Presiden AS Biden sebelumnya mengatakan bahwa pemotongan dan sanksi dimungkinkan sebagai tanggapan atas undang-undang tersebut.
Amerika Serikat telah memberlakukan pembatasan perjalanan pada pejabat Uganda setelah undang-undang anti-LGBTQ yang ditandatangani oleh Presiden Yoweri Museveni bulan lalu.

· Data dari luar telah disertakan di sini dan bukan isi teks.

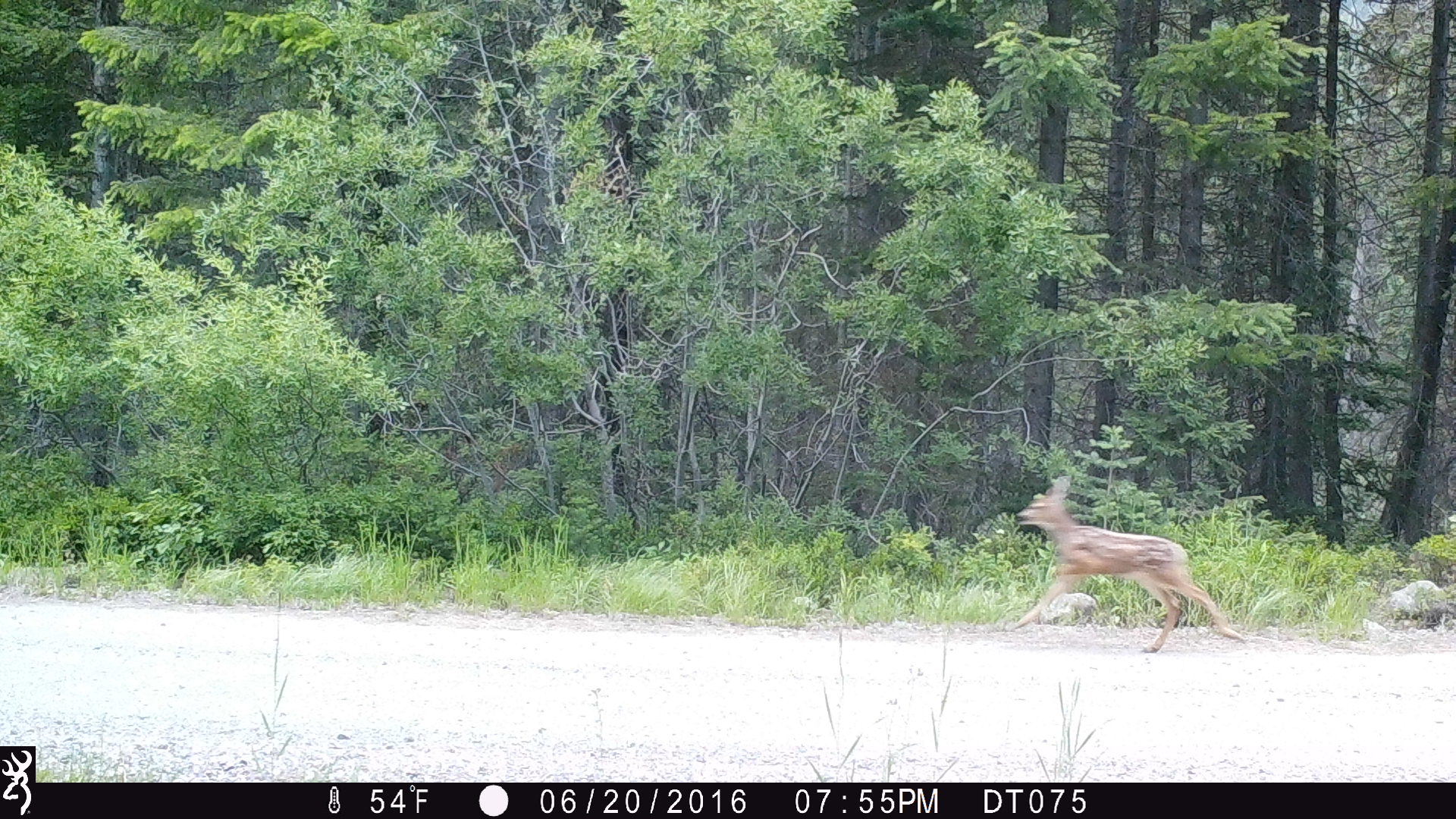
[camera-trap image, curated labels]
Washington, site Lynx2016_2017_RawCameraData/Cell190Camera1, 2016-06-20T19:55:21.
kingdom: Animalia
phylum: Chordata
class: Mammalia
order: Artiodactyla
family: Cervidae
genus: Odocoileus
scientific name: Odocoileus hemionus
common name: mule deer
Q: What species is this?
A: Odocoileus hemionus (mule deer).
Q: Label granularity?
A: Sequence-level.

Hukum telah dikutuk sebagai salah satu yang paling ketat di dunia. Di antara ketentuan lainnya, itu memperkenalkan hukuman mati bagi seseorang yang dihukum karena “homoseksualitas yang diperparah”, sebuah pelanggaran yang mencakup penularan HIV melalui hubungan seks sesama jenis.
Itu juga menjatuhkan hukuman penjara seumur hidup untuk hubungan sesama jenis dan hukuman 20 tahun karena mempromosikan homoseksualitas.
Dalam rilis singkat Jumat, juru bicara Departemen Luar Negeri AS Matthew Miller mengatakan langkah-langkah itu sebagai tanggapan atas pelanggaran hak asasi manusia – “termasuk orang-orang LGBTQI +” – dan korupsi.
Kemudian mengacu pada undang-undang, yang disebut Undang-Undang Anti-Homoseksualitas tahun 2023, dan mengatakan bahwa Departemen Luar Negeri “juga memperbarui panduan perjalanannya kepada warga AS untuk menyoroti risiko bahwa orang-orang LGBTQI+, atau mereka yang dianggap sebagai LGBTQI+, dapat dituntut dan diancam dengan pidana penjara seumur hidup atau pidana mati berdasarkan ketentuan undang-undang”.
“Amerika Serikat sangat mendukung rakyat Uganda dan tetap berkomitmen untuk mempromosikan penghormatan terhadap hak asasi manusia dan kebebasan mendasar di Uganda dan di seluruh dunia,” kata Miller.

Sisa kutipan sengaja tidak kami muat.